On July 25, 2023, Brown signed another two-way contract with the Pacers and on March 4, 2024, he signed a multi-year contract. On October 15, Brown was waived.
===Long Island Nets (2024–2025)===
On October 27, 2024, Brown joined the Long Island Nets, and on February 25, 2025, he signed a two-way contract with the Brooklyn Nets. He did not appear for Brooklyn before he was waived on March 4.
===Maine Celtics (2025–2026)===
Brown joined the Boston Celtics summer league team for the 2025 NBA Summer League.
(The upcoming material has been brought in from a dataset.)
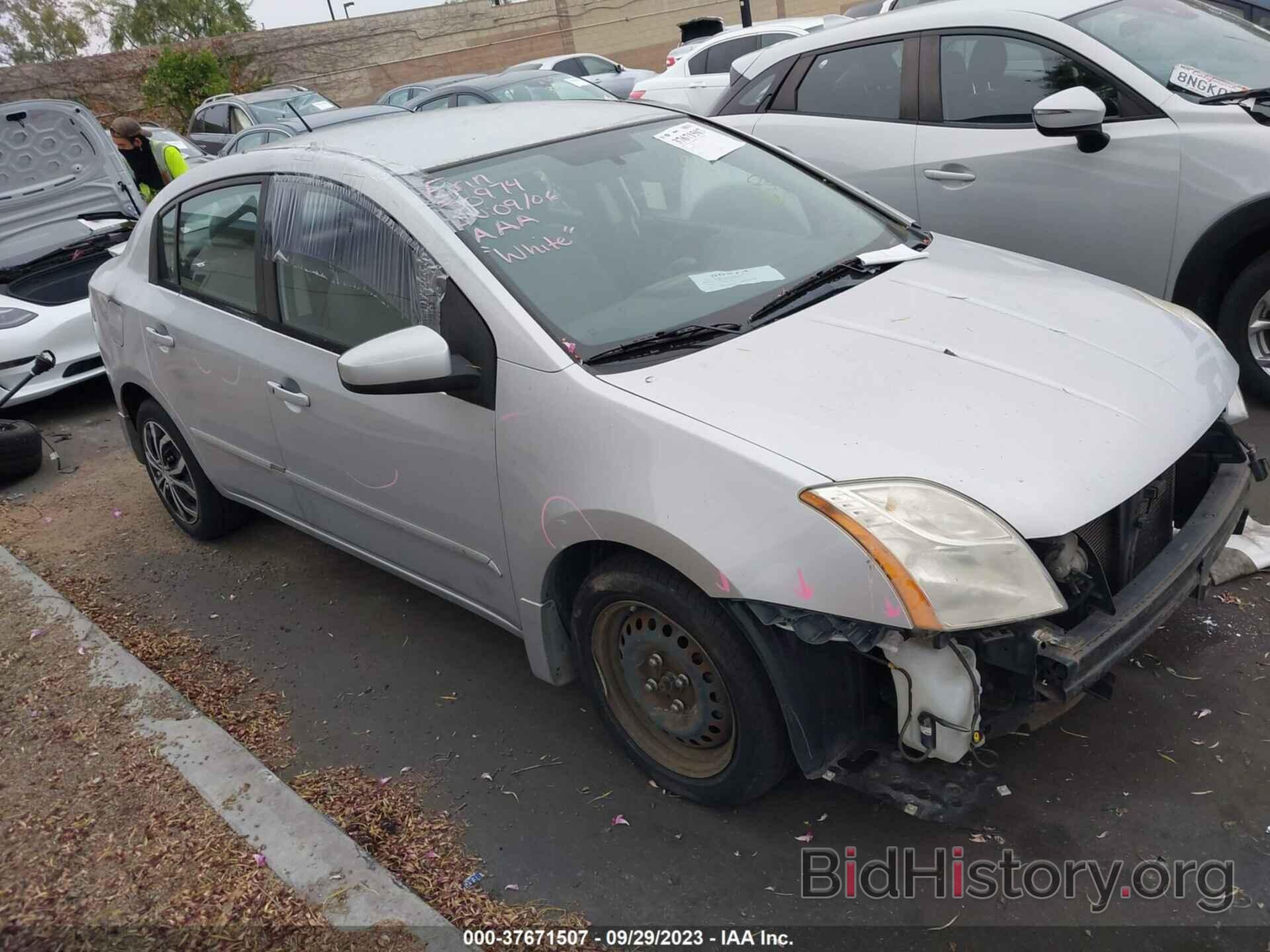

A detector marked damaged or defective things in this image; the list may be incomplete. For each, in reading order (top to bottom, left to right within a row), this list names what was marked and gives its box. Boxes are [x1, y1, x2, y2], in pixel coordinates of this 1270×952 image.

He was later cut alongside Jalen Bridges and Wendell Moore Jr. on October 16, 2025. In November 2025, he joined the Celtics' NBA G League affiliates, the Maine Celtics, ahead of the G League season.

==Career statistics==

===NBA===
====Regular season====

| Year | Team | GP | GS | MPG | FG% | 3P% | FT% | RPG | APG | SPG | BPG | PPG |
|---|---|---|---|---|---|---|---|---|---|---|---|---|
| 2022–23 | Indiana | 6 | 0 | 6.7 | .571 | .000 | .500 | 1.0 | .5 | .7 | .0 | 1.5 |
| 2023–24 | Indiana | 15 | 0 | 4.2 | .533 | .000 | .625 | .3 | .3 | .0 | .0 | 1.4 |
| Career |  | 21 | 0 | 4.9 | .545 | .000 | .600 | .5 | .4 | .2 | .0 | 1.4 |

====Playoffs====

| Year | Team | GP | GS | MPG | FG% | 3P% | FT% | RPG | APG | SPG | BPG | PPG |
|---|---|---|---|---|---|---|---|---|---|---|---|---|
| 2024 | Indiana | 7 | 0 | 3.5 | .333 | — | — | .4 | .3 | .0 | .1 | .6 |
| Career |  | 7 | 0 | 3.5 | .333 | — | — | .4 | .3 | .0 | .1 | .6 |

===College===

| Year | Team | GP | GS | MPG | FG% | 3P% | FT% | RPG | APG | SPG | BPG | PPG |
|---|---|---|---|---|---|---|---|---|---|---|---|---|
| 2021–22 | Baylor | 34 | 34 | 27.0 | .584 | .341 | .689 | 4.9 | 1.9 | 1.0 | .4 | 9.7 |

==Personal life==
Brown's father, Courtney Sr., played professional basketball in South America, Switzerland and England, and was a member of the Harlem Globetrotters, before becoming a public school intervention specialist. His older brother, Courtney Jr., plays college basketball for St. Thomas (MN).